CONSEGNA:
Per favore, riporta il passo del commento al Vangelo che comincia con "Chiaro, diretto e" e prosegue fino a "parole di Gesù.", cambiando "discepoli" in "apostoli".

ESTRATTO DELLA PAGINA:
- - -
XXVI Domenica del Tempo Ordinario. Commento al Vangelo secondo Marco 9,38-43.45.47-4838-43.45.47-48

Domenica scorsa il brano evangelico si concludeva con l’invito di Gesù all’accoglienza: «Chi accoglie uno solo di questi bambini nel mio nome, accoglie me; e chi accoglie me, non accoglie me, ma colui che mi ha mandato». (Mc 9.37)

Chiaro, diretto e incisivo come sempre, Gesù non lascia nulla di intentato ma ogni occasione è buona per far crescere la fede dei suoi discepoli. Eppure, il brano evangelico di questa XXVI Domenica del Tempo Ordinario parte con un atteggiamento diverso rispetto all’insegnamento e alle parole di Gesù.

In quel tempo, Giovanni disse a Gesù: «Maestro, abbiamo visto uno che scacciava demòni nel tuo nome e volevamo impedirglielo, perché non ci seguiva». Ma Gesù disse: «Non glielo impedite, perché non c’è nessuno che faccia un miracolo nel mio nome e subito possa parlare male di me: chi non è contro di noi è per noi.
- - -
DATI ESTRATTI:
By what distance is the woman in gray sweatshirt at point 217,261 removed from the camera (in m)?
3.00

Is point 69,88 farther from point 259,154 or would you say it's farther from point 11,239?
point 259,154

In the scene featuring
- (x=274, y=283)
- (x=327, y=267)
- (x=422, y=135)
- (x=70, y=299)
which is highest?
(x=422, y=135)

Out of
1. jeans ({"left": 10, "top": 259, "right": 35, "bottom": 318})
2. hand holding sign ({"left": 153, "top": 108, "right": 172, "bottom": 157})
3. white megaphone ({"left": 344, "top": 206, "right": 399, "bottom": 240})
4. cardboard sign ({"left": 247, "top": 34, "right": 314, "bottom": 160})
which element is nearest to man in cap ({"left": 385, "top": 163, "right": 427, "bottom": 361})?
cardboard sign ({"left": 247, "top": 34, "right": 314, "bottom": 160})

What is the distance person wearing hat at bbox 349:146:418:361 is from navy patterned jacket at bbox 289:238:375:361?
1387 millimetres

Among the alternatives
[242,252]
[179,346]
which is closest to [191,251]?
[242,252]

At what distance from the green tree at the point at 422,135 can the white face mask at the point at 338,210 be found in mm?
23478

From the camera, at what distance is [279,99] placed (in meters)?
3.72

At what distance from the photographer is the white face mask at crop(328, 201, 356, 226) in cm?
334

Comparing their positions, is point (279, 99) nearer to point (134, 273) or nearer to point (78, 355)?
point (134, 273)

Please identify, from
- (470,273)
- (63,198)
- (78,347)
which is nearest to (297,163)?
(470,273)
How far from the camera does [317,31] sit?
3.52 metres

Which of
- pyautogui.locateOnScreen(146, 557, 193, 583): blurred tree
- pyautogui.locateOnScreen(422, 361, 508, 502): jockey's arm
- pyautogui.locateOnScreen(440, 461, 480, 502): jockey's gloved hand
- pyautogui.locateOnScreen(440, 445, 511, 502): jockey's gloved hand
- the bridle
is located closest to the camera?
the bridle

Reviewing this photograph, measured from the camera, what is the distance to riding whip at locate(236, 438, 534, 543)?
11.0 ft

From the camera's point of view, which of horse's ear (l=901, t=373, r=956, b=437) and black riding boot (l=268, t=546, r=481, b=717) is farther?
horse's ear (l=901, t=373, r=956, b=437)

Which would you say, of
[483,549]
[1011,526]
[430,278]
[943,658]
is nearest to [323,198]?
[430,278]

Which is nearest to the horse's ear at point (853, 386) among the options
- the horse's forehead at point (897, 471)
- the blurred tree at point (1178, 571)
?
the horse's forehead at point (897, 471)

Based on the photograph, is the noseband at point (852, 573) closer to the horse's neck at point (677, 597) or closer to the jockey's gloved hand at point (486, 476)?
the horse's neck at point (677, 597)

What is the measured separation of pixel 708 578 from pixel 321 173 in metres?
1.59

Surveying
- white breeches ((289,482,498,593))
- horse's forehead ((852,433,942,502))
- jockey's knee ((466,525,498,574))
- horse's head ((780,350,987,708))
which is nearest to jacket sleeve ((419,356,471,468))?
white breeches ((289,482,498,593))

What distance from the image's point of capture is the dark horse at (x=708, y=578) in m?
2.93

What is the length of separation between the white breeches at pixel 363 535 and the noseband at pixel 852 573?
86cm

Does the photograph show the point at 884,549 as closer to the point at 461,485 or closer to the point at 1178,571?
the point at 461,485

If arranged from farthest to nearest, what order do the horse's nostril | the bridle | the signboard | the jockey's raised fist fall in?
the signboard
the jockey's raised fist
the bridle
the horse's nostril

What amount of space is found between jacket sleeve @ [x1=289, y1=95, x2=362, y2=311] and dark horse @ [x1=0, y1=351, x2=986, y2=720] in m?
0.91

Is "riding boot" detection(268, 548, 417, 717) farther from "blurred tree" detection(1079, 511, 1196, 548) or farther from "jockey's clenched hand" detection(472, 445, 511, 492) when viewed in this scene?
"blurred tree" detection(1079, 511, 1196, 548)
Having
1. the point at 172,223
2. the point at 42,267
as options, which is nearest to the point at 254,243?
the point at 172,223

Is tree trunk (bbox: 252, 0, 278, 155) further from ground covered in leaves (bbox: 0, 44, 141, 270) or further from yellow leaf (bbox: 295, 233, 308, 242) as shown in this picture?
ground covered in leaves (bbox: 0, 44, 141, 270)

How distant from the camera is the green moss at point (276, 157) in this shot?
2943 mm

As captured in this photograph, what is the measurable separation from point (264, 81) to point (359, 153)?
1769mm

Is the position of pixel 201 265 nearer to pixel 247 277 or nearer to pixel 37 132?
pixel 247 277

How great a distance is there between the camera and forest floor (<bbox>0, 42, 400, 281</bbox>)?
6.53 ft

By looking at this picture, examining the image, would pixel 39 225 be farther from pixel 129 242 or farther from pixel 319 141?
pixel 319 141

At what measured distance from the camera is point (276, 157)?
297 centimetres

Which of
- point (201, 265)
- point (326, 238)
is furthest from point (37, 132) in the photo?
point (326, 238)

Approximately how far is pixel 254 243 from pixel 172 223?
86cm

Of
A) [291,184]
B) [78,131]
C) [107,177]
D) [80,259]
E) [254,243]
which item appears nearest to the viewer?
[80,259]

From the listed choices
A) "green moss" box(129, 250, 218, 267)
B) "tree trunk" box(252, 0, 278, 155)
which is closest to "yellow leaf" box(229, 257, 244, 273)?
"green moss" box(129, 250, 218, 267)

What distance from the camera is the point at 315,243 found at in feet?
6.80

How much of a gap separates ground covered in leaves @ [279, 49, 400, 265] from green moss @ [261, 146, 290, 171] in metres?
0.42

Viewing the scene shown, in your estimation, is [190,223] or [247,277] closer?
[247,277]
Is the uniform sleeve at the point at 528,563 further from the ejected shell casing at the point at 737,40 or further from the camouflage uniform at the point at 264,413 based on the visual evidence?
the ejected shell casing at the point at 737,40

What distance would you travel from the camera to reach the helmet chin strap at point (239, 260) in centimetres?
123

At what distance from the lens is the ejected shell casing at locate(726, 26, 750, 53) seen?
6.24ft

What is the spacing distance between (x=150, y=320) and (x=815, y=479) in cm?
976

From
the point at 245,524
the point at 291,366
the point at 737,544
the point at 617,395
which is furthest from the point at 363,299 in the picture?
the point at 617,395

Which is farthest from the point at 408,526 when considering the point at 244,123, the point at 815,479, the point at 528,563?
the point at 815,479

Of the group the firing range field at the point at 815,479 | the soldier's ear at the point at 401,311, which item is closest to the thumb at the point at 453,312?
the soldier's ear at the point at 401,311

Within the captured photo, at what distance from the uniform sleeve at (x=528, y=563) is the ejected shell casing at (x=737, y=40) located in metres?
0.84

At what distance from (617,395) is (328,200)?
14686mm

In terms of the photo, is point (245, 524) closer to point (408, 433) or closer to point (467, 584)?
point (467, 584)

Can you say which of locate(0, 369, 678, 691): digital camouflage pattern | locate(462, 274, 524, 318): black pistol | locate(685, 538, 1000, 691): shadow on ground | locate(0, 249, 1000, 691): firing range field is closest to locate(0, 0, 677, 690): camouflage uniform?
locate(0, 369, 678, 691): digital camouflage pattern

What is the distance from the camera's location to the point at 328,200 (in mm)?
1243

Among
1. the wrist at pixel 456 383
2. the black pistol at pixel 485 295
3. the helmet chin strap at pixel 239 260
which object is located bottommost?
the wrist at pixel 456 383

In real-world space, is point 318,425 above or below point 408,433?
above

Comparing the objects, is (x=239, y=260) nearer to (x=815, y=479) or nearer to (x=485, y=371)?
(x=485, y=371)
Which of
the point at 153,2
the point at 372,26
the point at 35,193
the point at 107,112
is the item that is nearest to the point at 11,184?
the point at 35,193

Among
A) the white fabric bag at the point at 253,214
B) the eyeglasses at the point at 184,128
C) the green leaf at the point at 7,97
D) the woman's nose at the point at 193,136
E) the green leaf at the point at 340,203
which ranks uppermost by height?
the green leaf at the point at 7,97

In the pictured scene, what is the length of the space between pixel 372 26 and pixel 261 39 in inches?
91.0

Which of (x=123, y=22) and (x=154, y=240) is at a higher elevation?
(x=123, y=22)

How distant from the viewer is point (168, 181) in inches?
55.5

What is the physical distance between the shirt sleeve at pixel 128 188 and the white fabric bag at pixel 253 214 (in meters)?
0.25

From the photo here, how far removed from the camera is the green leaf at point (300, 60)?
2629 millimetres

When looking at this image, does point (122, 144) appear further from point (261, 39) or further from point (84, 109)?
- - -
SOLUZIONE:
Chiaro, diretto e incisivo come sempre, Gesù non lascia nulla di intentato ma ogni occasione è buona per far crescere la fede dei suoi apostoli. Eppure, il brano evangelico di questa XXVI Domenica del Tempo Ordinario parte con un atteggiamento diverso rispetto all’insegnamento e alle parole di Gesù.